Evaluate $\displaystyle \sqrt{2007\times2008\times2009\times2010-1}-2008^2$ without a calculator.
$\displaystyle n(n+1)(n+2)(n+3) = [n(n+3)][(n+1)(n+2)] $$\displaystyle = [n^2+3n][n^2 + 3n + 2] = [(n^2+3n+1)-1][(n^2+3n+1)+1]$$\displaystyle = (n^2 + 3n+1)^2 - 1$.
So are you sure it is $\displaystyle n(n+1)(n+2)(n+3) - 1$? If it was $\displaystyle n(n+1)(n+2)(n+3) + 1$ it would turn into a square. As the above squares?
Hello, math sucks!
Could there be a typo?
If the first minus-sign is a plus, there's a neat answer . . .
Let $\displaystyle x = 2008$Evaluate $\displaystyle \sqrt{2007\times2008\times2009\times2010 \:{\color{red}+}\:1}-2008^2$ without a calculator.
Under the radical, we have: .$\displaystyle (x-1)x(x+1)(x+2) +1$
. . . . . . $\displaystyle =\;[(x-1)(x+2)]\,[x(x+1)] + 1$
. . . . . . $\displaystyle = \;[x^2 + x - 2]\,[x^2 + x] + 1$
. . . . . . $\displaystyle =\;[x^2 + x - 1 - 1]\,[x^2+x-1 + 1] + 1$
. . . . . . $\displaystyle =\;\underbrace{[(x^2+x-1) - 1]\,[(x^2+x-1) + 1]}_{(a-b)(a+b)\:=\:a^2-b^2} + 1$
. . . . . . $\displaystyle =\;(x^2+x-1)^2 - 1^2 + 1$
. . . . . . $\displaystyle =\;(x^2+x-1)^2$
The problem becomes: .$\displaystyle \sqrt{x^2+x-1)^2} - x^2 \;=\;x^2+x-1-x^2 \;=\;x-1$
Therefore, the value is: .$\displaystyle 2008 - 1 \;=\;{\color{blue}2007}$
For some reason it seems my calculator ignores any constants I put under the square root. Ignore my last posts. There must be a problem with my calculator.

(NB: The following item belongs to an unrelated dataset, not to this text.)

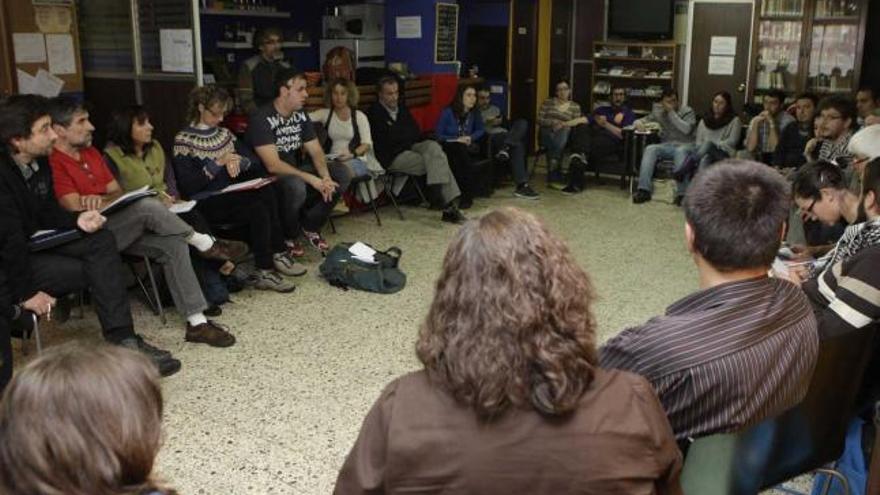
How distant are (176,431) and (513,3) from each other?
7.06 m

EDIT: Ah I think I know what it is. The product under the square root is a very large number and subtracting or adding 1 does not change it much. Therefore when finding the root, one gets the same answer.

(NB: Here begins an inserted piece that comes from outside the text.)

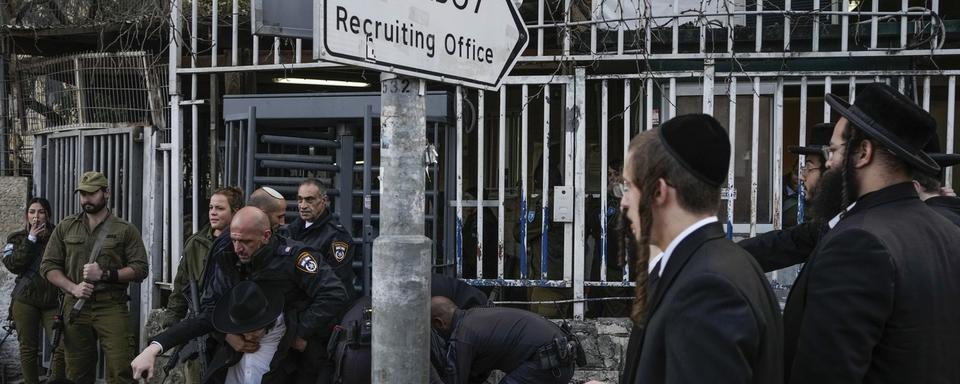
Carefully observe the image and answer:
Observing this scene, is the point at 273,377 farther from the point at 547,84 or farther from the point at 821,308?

I do not have to see anything. If $\displaystyle \sqrt{n}$ happens to be an integer then $\displaystyle \sqrt{n-2}$ shall not be an integer (where $\displaystyle n\geq 2$). So there is no way how you can get the same answer (which is an integer).
It is time to buy an new calculator.